[Recorded data]
==========
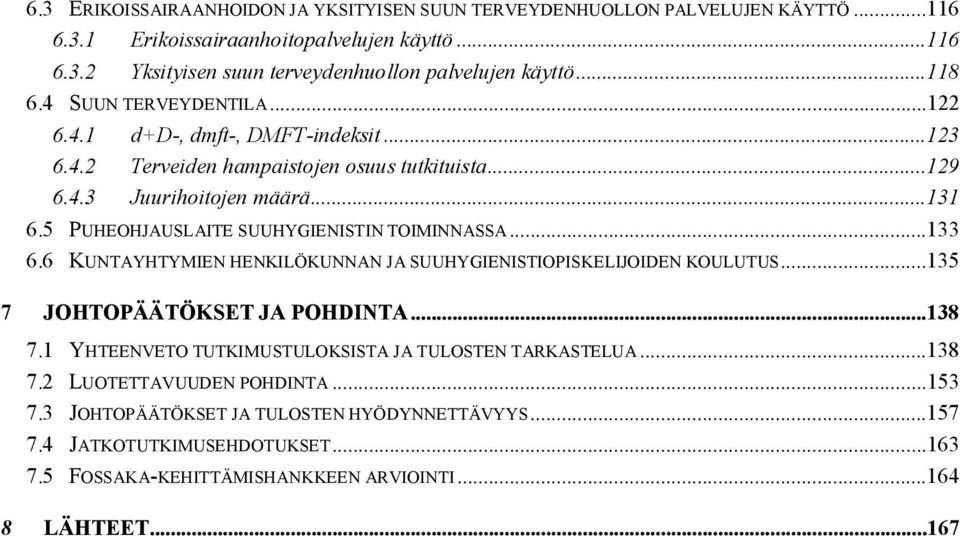 5 PUHEOHJAUSLAITE SUUHYGIENISTIN TOIMINNASSA...133 6.6 KUNTAYHTYMIEN HENKILÖKUNNAN JA SUUHYGIENISTIOPISKELIJOIDEN KOULUTUS...135 7 JOHTOPÄÄTÖKSET JA POHDINTA...138 7.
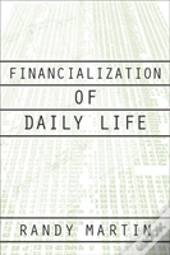 Financialization Of Daily Life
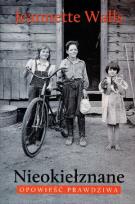 Okładka książki Nieokiełznane. Opowieść prawdziwa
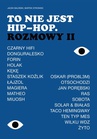 ebook To nie jest hip-hop. Rozmowy II - Jacek Baliński,Bartek Strowski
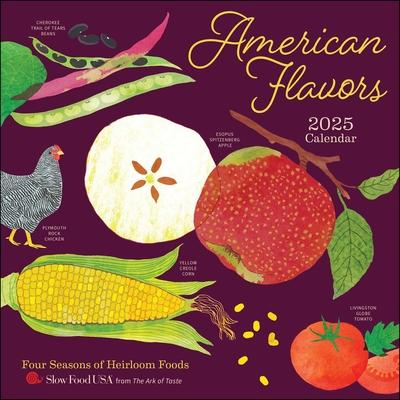 American Flavors 2025 Wall Calendar: Four Seasons of Heirloom Foods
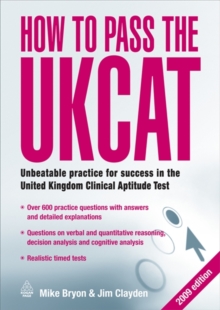 Image for How to pass the UKCAT  : unbeatable practice for success in the United Kingdom Clinical Aptitude Test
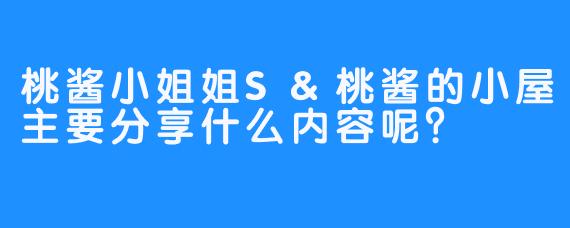 桃酱小姐姐S&桃酱的小屋主要分享什么内容呢？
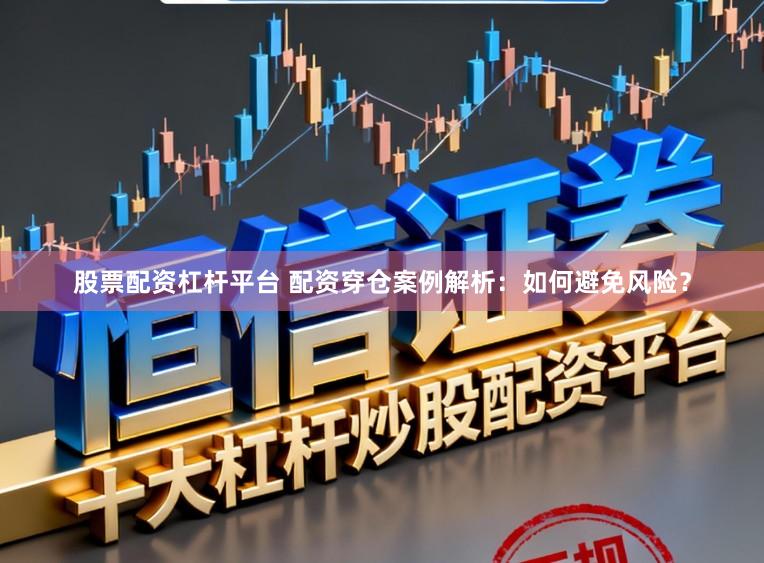股票配资杠杆平台 配资穿仓案例解析:如何避免风险?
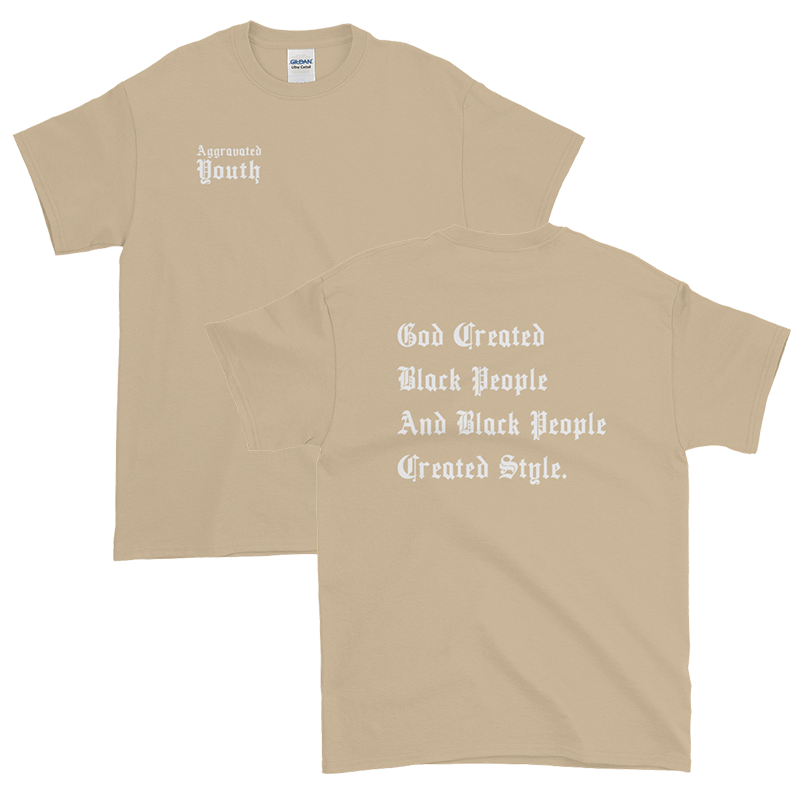 Black People Created Style T-Shirt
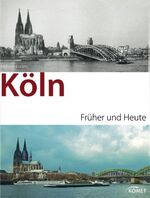 ISBN 9783898367615: Köln früher und heute
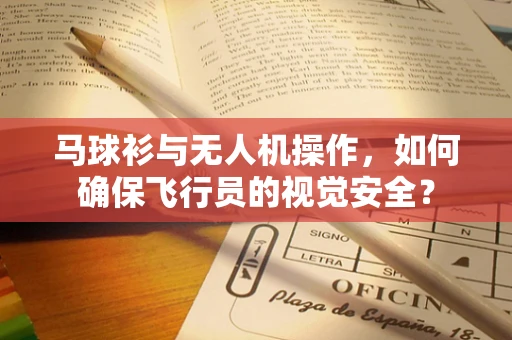 马球衫与无人机操作，如何确保飞行员的视觉安全？
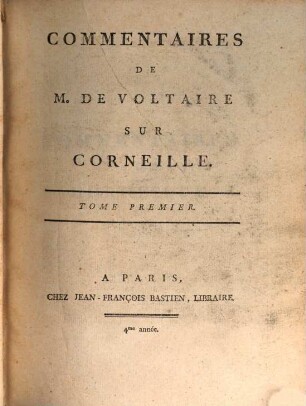 Collection Complette Des Oeuvres de M. De Voltaire, 33. Commentaires De M. De Voltaire Sur Corneille ; T. 1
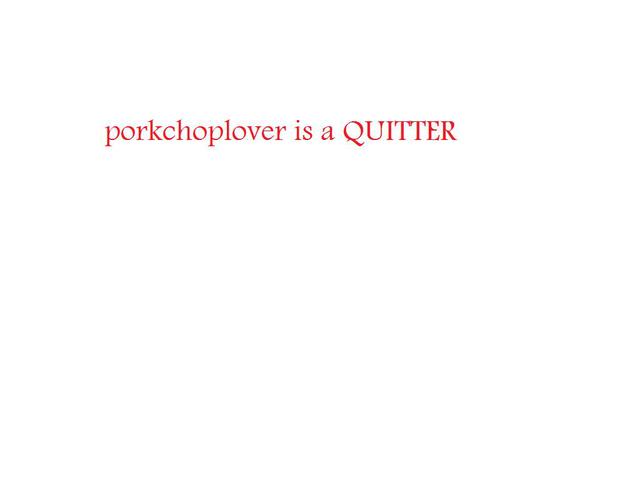 ANOTHER QUITTER to add porkchoplover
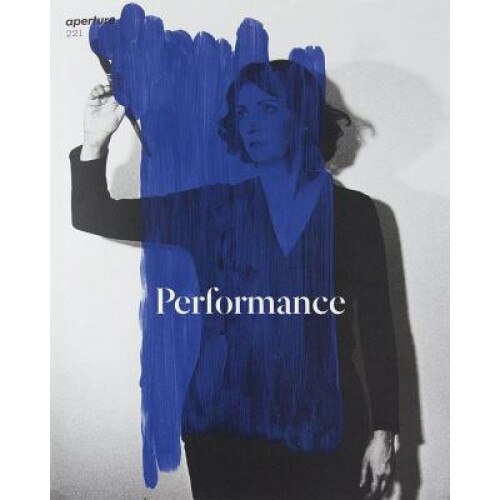 Aperture 221: Performance, Michael Famighetti (Editor)
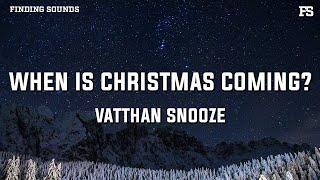 Vatthan Snooze - when is christmas coming? (Lyrics)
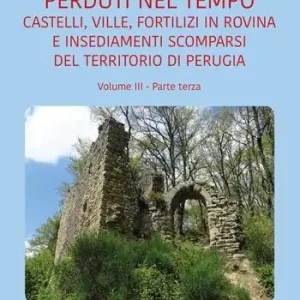 Castelli, ville, fortilizi in rovina e insediamenti scomparsi del territorio di Perugia. Vol. 3/3 Scelto Dai Clienti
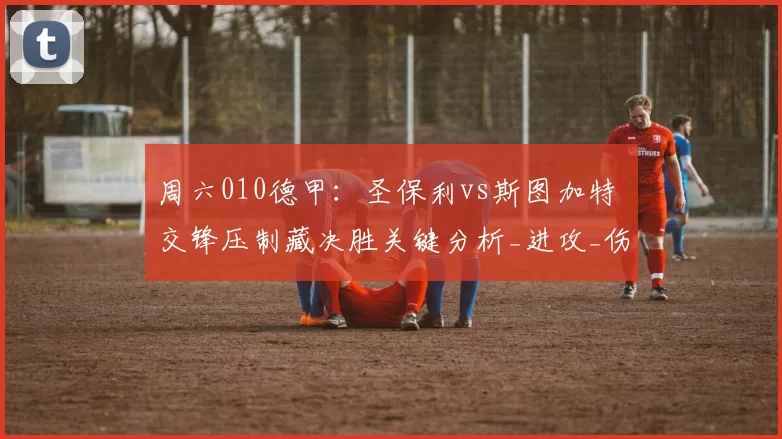 周六010德甲：圣保利vs斯图加特 交锋压制藏决胜关键分析_进攻_伤病_客场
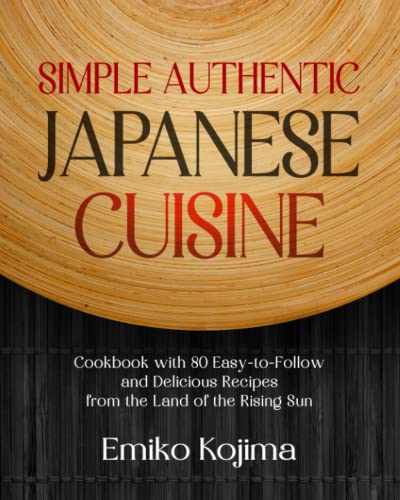 Simple Authentic Japanese Cuisine: Cookbook with 80 Easy-to-Follow and Delicious Recipes from the Land of the Rising Sun von DJTS Publishing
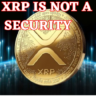 XRP IS NOT A SECURITY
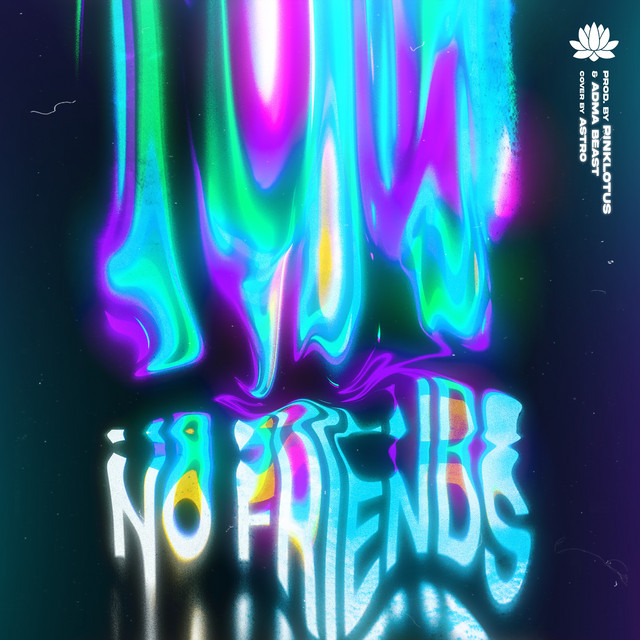 постер песни LOTTU G - NO FRIENDS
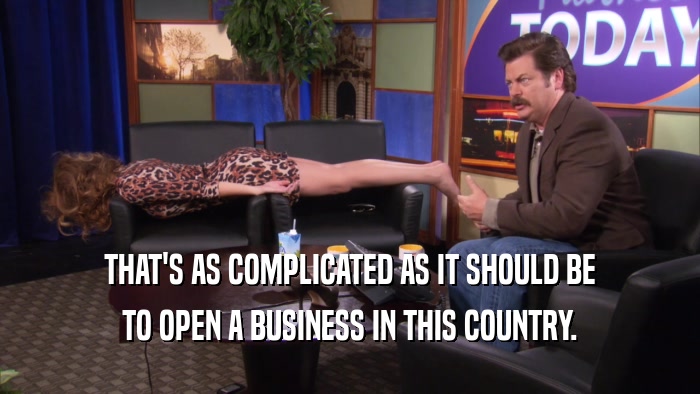 THAT'S AS COMPLICATED AS IT SHOULD BE TO OPEN A BUSINESS IN THIS COUNTRY. 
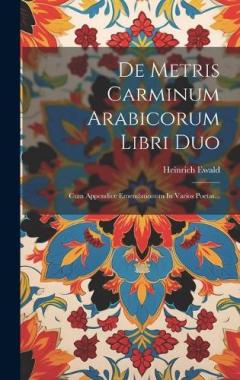 De Metris Carminum Arabicorum Libri Duo: Cum Appendice Emendationum In Varios Poetas...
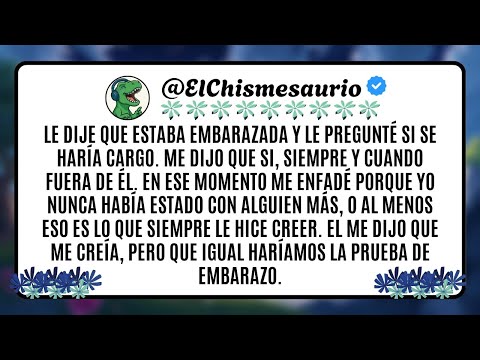 I told him I was pregnant and asked if he would take responsibility. He said yes, as long as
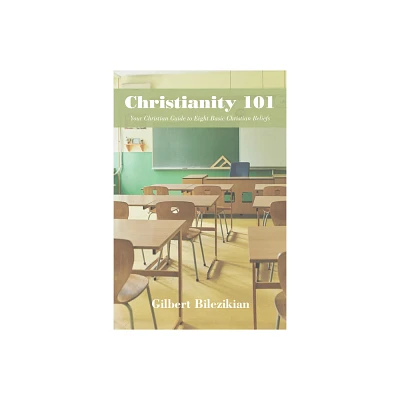 Christianity 101 - by Gilbert Bilezikian (Paperback)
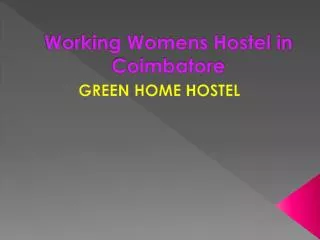 Best working womens hostel in coimbatore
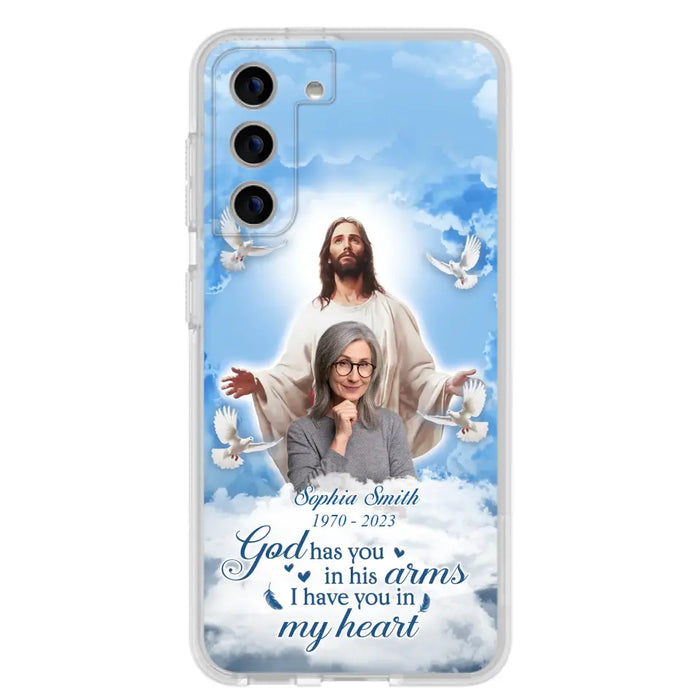 Custom Personalized Memorial Photo Phone Case - Memorial Gift Idea for Mother's Day/Father's Day - God Has You In His Arms I Have You In My Heart - Case for iPhone/Samsung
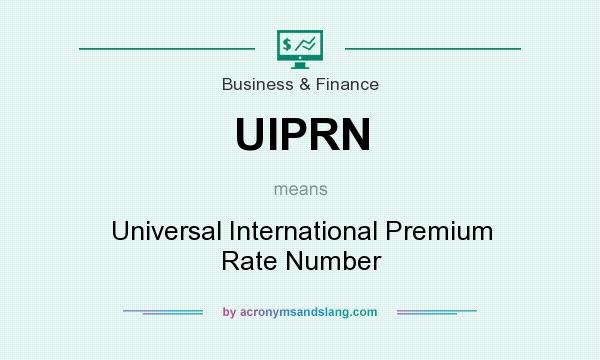 What does UIPRN mean? It stands for Universal International Premium Rate Number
==========
» Exercise prompt
Without the pictures, return all the records precisely as they stand.

» Exercise response
 5 PUHEOHJAUSLAITE SUUHYGIENISTIN TOIMINNASSA...133 6.6 KUNTAYHTYMIEN HENKILÖKUNNAN JA SUUHYGIENISTIOPISKELIJOIDEN KOULUTUS...135 7 JOHTOPÄÄTÖKSET JA POHDINTA...138 7.
 Financialization Of Daily Life
 Okładka książki Nieokiełznane. Opowieść prawdziwa
 ebook To nie jest hip-hop. Rozmowy II - Jacek Baliński,Bartek Strowski
 American Flavors 2025 Wall Calendar: Four Seasons of Heirloom Foods
 Image for How to pass the UKCAT  : unbeatable practice for success in the United Kingdom Clinical Aptitude Test
 桃酱小姐姐S&桃酱的小屋主要分享什么内容呢？
股票配资杠杆平台 配资穿仓案例解析:如何避免风险?
 Black People Created Style T-Shirt
 ISBN 9783898367615: Köln früher und heute
 马球衫与无人机操作，如何确保飞行员的视觉安全？
 Collection Complette Des Oeuvres de M. De Voltaire, 33. Commentaires De M. De Voltaire Sur Corneille ; T. 1
 ANOTHER QUITTER to add porkchoplover
 Aperture 221: Performance, Michael Famighetti (Editor)
 Vatthan Snooze - when is christmas coming? (Lyrics)
 Castelli, ville, fortilizi in rovina e insediamenti scomparsi del territorio di Perugia. Vol. 3/3 Scelto Dai Clienti
 周六010德甲：圣保利vs斯图加特 交锋压制藏决胜关键分析_进攻_伤病_客场
 Simple Authentic Japanese Cuisine: Cookbook with 80 Easy-to-Follow and Delicious Recipes from the Land of the Rising Sun von DJTS Publishing
 XRP IS NOT A SECURITY
 постер песни LOTTU G - NO FRIENDS
 THAT'S AS COMPLICATED AS IT SHOULD BE TO OPEN A BUSINESS IN THIS COUNTRY. 
 De Metris Carminum Arabicorum Libri Duo: Cum Appendice Emendationum In Varios Poetas...
 I told him I was pregnant and asked if he would take responsibility. He said yes, as long as
 Christianity 101 - by Gilbert Bilezikian (Paperback)
 Best working womens hostel in coimbatore
 Custom Personalized Memorial Photo Phone Case - Memorial Gift Idea for Mother's Day/Father's Day - God Has You In His Arms I Have You In My Heart - Case for iPhone/Samsung
 What does UIPRN mean? It stands for Universal International Premium Rate Number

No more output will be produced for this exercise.